I've heard good things about:
http://simplehtmldom.sourceforge.net/
Re: regex - extract data from web page
Posted: Tue Jun 23, 2009 12:09 pm
by PM2008
You want to extract everything betwen the pairs of
<pre....>
and
</pre>
. Let's make it more general and make it case insensitive. I am using a local file "file.html", but you can substitute a URL in its place like "
http://xxx.yyy.zzz..." . It will work the exact same way.
Use the sen and stex commands. sen command counts the number of instances of a search string. stex command extracts around a search string.
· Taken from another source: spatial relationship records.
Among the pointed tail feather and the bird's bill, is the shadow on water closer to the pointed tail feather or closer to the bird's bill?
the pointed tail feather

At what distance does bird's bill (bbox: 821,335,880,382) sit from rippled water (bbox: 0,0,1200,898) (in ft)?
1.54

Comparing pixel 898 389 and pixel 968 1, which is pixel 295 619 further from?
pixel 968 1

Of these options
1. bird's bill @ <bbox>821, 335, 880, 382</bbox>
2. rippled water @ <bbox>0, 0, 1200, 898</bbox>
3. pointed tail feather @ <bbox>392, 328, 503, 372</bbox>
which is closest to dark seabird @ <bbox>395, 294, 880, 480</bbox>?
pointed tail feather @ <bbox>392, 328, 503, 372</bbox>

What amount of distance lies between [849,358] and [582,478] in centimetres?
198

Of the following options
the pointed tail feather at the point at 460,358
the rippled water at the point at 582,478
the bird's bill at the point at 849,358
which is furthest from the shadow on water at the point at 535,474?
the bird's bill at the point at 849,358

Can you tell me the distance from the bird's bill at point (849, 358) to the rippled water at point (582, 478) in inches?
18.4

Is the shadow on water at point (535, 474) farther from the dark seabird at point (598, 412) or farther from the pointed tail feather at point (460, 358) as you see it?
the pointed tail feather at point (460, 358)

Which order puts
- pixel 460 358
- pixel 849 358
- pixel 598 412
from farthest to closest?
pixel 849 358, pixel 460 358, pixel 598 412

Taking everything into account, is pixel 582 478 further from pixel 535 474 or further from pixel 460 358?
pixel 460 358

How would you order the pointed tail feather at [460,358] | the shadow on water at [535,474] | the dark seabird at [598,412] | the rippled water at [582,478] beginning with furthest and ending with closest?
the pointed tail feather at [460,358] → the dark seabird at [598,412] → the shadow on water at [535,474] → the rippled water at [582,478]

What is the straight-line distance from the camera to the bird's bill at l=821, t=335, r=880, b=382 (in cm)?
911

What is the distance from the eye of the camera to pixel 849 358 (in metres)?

Use regular expression with -r option. Make our search string cases insensitive with the -c option.
Search string is <pre&\>&</pre\> . Searh string is enclosed in ^^.
In regular expressions, & means any number of any characters. Character > is part of the search string. But, it is a regular expression special character, so we will backspace it.
Here is the little script.
Code: Select all
# Script extract.txt
var str html ; cat "file.html" > $html
while ( { sen -c -r "^<pre&\>&</pre\>^" $html } > 0 )
do
var str out ; stex -c -r "^<pre&\>&</pre\>^" $html > $out
stex -c -r "^<pre&\>^]" $out > null ; stex -c -r "[^</pre\>^" $out > null
echo $out
done
Script is in biterscripting. To try,
1. Save the script as C:\extract.txt.
2. Download biterscripting from
http://www.biterscripting.com.
3. Start biterscripting. Run the extract script by entering the following command.
script "C:\extract.txt"
Patrick
Re: regex - extract data from web page
Posted: Thu Jun 25, 2009 10:45 am
by prometheuzz
PM2008 wrote:You want to extract everything betwen the pairs of
<pre....>
and
</pre>
. Let's make it more general and make it case insensitive. I am using a local file "file.html", but you can substitute a URL in its place like "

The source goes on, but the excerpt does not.